#### Task objective
Give the data below again exactly as written, without its pictures.

Extracted data entries

────────────────────

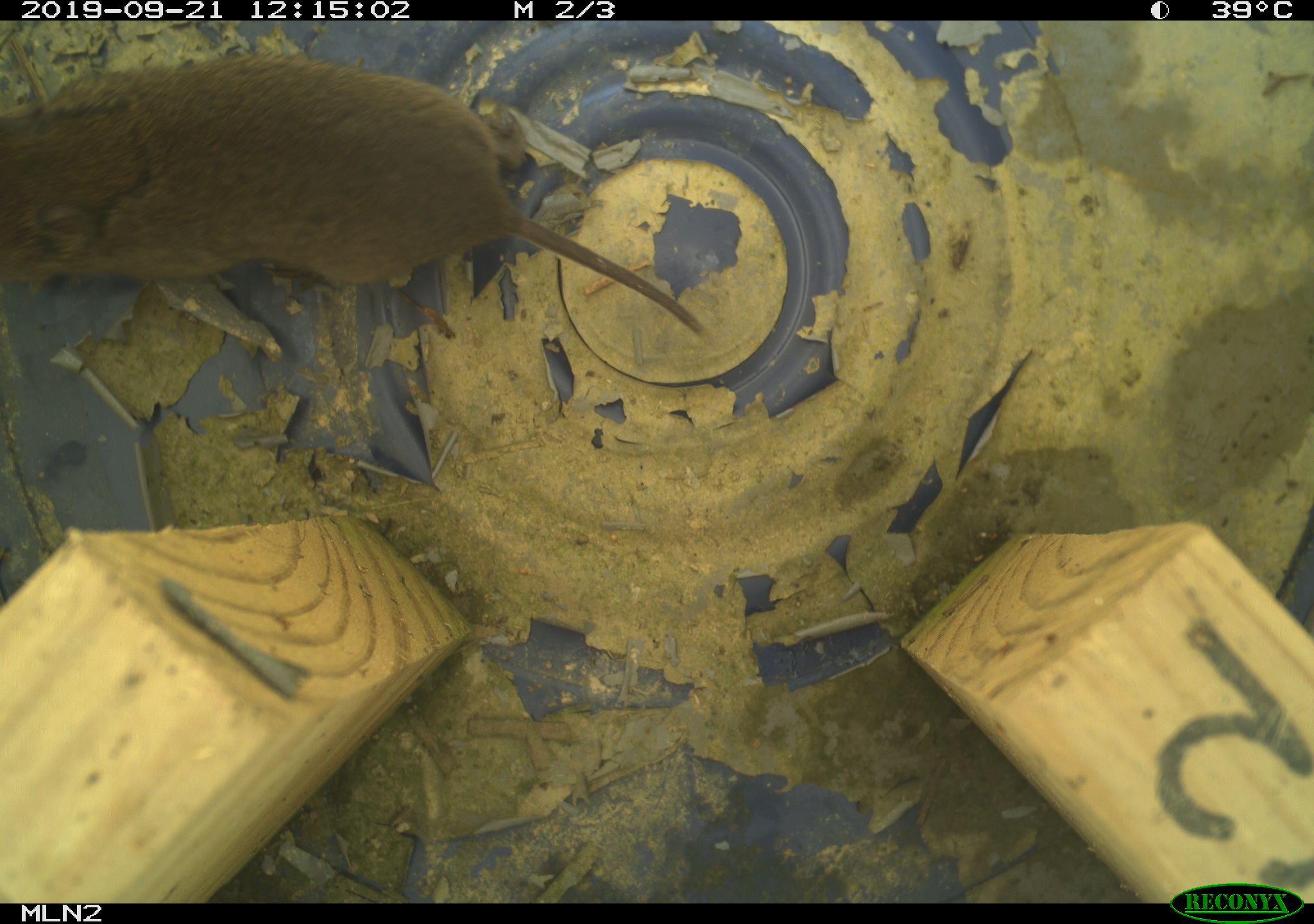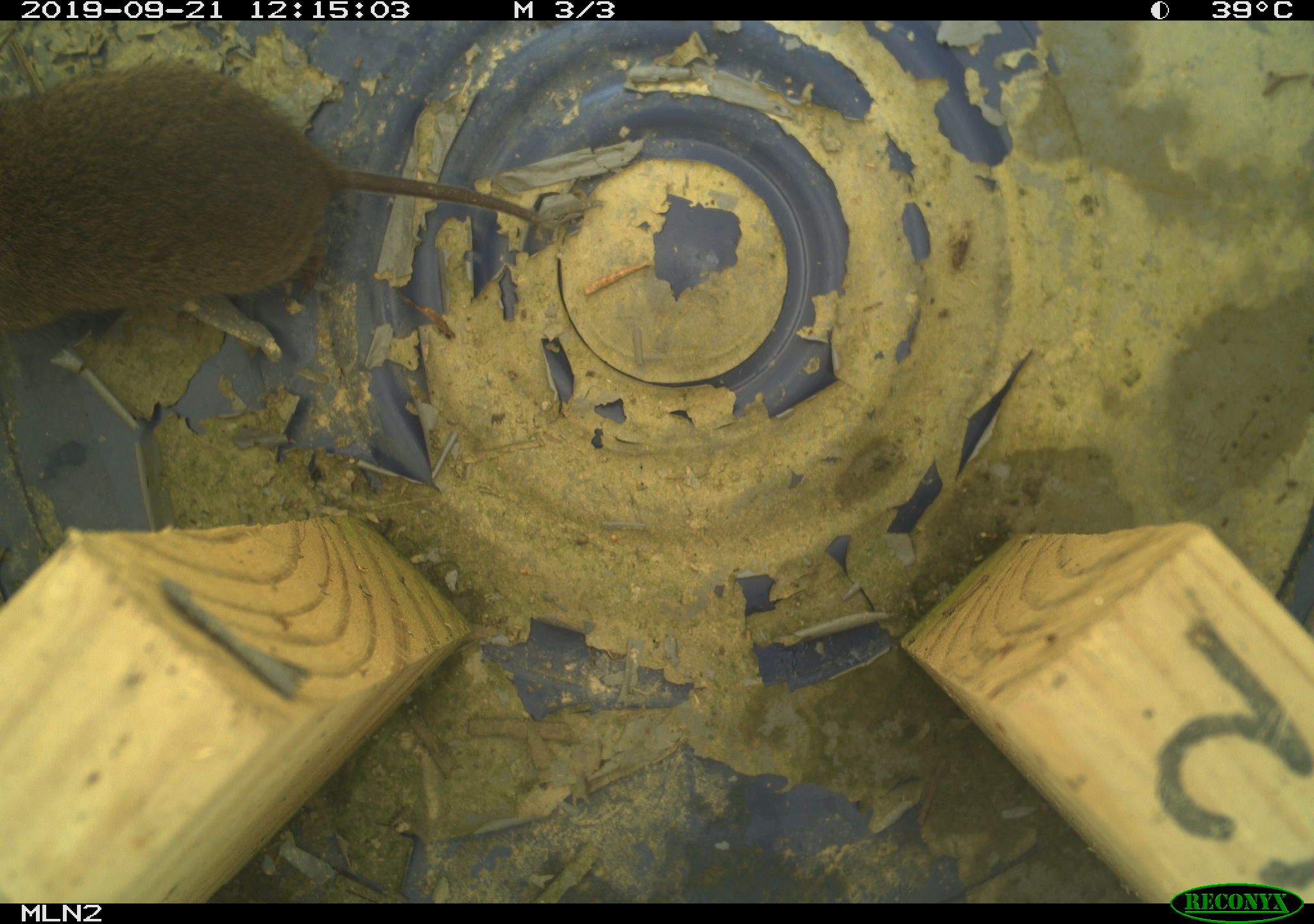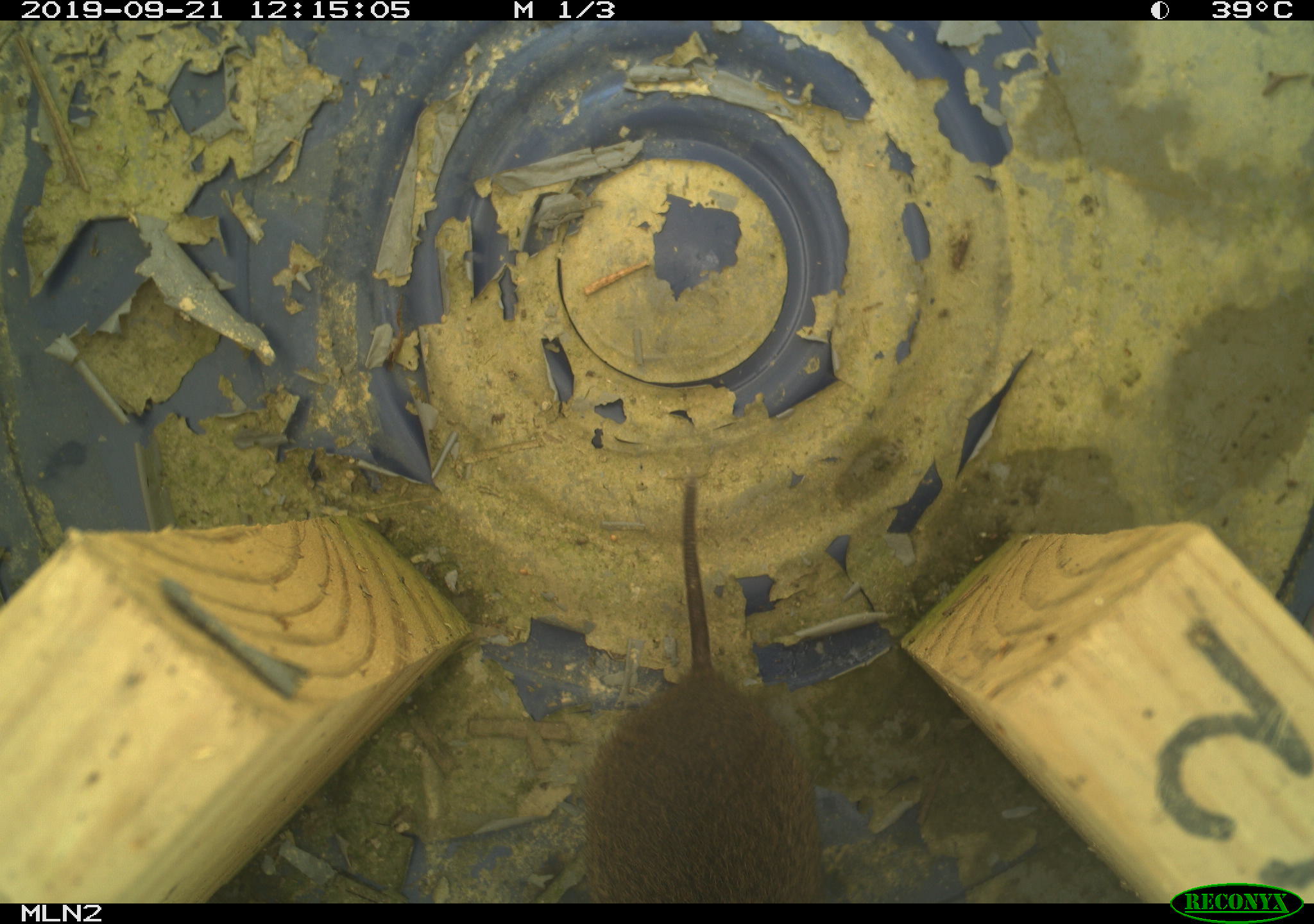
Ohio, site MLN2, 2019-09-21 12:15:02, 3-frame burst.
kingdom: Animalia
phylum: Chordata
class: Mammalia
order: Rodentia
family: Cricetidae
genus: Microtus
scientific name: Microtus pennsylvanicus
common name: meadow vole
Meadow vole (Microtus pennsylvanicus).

────────────────────

#### Output of the task
Ohio, site MLN2, 2019-09-21 12:15:02, 3-frame burst.
kingdom: Animalia
phylum: Chordata
class: Mammalia
order: Rodentia
family: Cricetidae
genus: Microtus
scientific name: Microtus pennsylvanicus
common name: meadow vole
Meadow vole (Microtus pennsylvanicus).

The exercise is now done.